### GIVEN PASSAGE
By way of further example and to emphasize a problem in the art being solved by the teachings of the present invention, consider the system 20 and method used for removing contaminants from the body of water 22 with reference now to the diagrammatical illustrations of FIGS. 1A and 1B. As above described, the containment vessel 21 having flexible walls 32 is placed within the body of water 22 and filled with water to be treated 22T from that water body 22. The water to be treated my be allowed to spill into the vessel 21 or pumped 26 and may be appropriate for efficiency. The water to be treated 22T will typically be known to contain contaminated organic and inorganic suspended solids that undesirably pollutes the body of water 22. With the water to be treated 22T at substantially filling the contaminant vessel 21, a first wall shape 32 is provided to the vessel 21.

With continued reference to FIG. 1A, and as is typical in the art, solids (floc 28 for the one example herein described by way of example) are allowed to accumulate at a bottom portion 21B of the vessel 21, a collection area. However, as is well known in the art, simply pumping out 38 the solids 28 typically results in creation of a void 28V and thus inefficiency in removing the solids.

As above described, solution is provided by embodiments of the invention as illustrated now with reference now to FIG. 1C. Water from the body of water 22 is prevented from entering the containment vessel 21. The treated water 22T and the accumulated solids 28 are removed from the collection area 21B, by way of pumping 38 either from below or above, by way of example. The continued removal of the treated water 22T and the accumulated solids 28 reduces the volume of fluid in the vessel 21 and thus causes pressure (P) from the body of water 22 to deform and collapse walls 32 into a wall shape 32′. As a result, a void in the solids 28 is essentially prevented from forming and the solids are efficiently removed from the vessel 21.

Optionally, clarified water 30 accumulating at an upper portion 21U of the vessel 21 may be initially drained or pumped (see Arrow 30′) from the vessel 21 after the water from the body of water is prevented from entering the vessel. Initially removing the clarified water 30 will initiate the vessel collapsing.

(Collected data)
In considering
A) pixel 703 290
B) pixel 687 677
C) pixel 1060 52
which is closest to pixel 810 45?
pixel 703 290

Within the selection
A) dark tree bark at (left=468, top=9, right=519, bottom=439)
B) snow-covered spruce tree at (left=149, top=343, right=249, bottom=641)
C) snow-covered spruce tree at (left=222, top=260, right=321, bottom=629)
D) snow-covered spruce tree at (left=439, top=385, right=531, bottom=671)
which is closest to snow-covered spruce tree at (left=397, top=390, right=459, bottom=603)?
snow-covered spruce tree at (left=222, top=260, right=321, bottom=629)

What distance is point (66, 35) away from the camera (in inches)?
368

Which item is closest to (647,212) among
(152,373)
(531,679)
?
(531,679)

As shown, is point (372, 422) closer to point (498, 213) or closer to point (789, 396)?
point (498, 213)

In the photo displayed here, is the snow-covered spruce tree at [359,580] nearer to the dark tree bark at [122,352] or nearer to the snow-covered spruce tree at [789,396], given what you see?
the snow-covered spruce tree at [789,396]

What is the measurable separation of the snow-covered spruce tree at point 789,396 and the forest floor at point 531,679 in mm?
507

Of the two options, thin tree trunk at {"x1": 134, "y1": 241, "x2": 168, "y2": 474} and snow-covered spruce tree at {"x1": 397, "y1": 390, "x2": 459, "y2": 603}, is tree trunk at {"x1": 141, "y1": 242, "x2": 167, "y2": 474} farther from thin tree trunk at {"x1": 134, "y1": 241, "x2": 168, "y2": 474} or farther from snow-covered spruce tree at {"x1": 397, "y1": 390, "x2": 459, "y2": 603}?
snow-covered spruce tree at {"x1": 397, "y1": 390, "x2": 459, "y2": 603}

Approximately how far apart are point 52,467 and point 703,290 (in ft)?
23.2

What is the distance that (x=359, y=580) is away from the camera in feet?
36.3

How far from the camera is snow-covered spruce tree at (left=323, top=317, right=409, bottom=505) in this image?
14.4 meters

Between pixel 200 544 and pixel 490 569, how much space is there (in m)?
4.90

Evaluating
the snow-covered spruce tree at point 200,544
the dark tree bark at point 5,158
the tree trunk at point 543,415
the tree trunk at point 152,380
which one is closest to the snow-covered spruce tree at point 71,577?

### TASK DIRECTIONS
Output, word for word, the stretch of the containment vessel passage from "By way of further" through "to the vessel 21.".

### SOLUTION TO THE PROBLEM
By way of further example and to emphasize a problem in the art being solved by the teachings of the present invention, consider the system 20 and method used for removing contaminants from the body of water 22 with reference now to the diagrammatical illustrations of FIGS. 1A and 1B. As above described, the containment vessel 21 having flexible walls 32 is placed within the body of water 22 and filled with water to be treated 22T from that water body 22. The water to be treated my be allowed to spill into the vessel 21 or pumped 26 and may be appropriate for efficiency. The water to be treated 22T will typically be known to contain contaminated organic and inorganic suspended solids that undesirably pollutes the body of water 22. With the water to be treated 22T at substantially filling the contaminant vessel 21, a first wall shape 32 is provided to the vessel 21.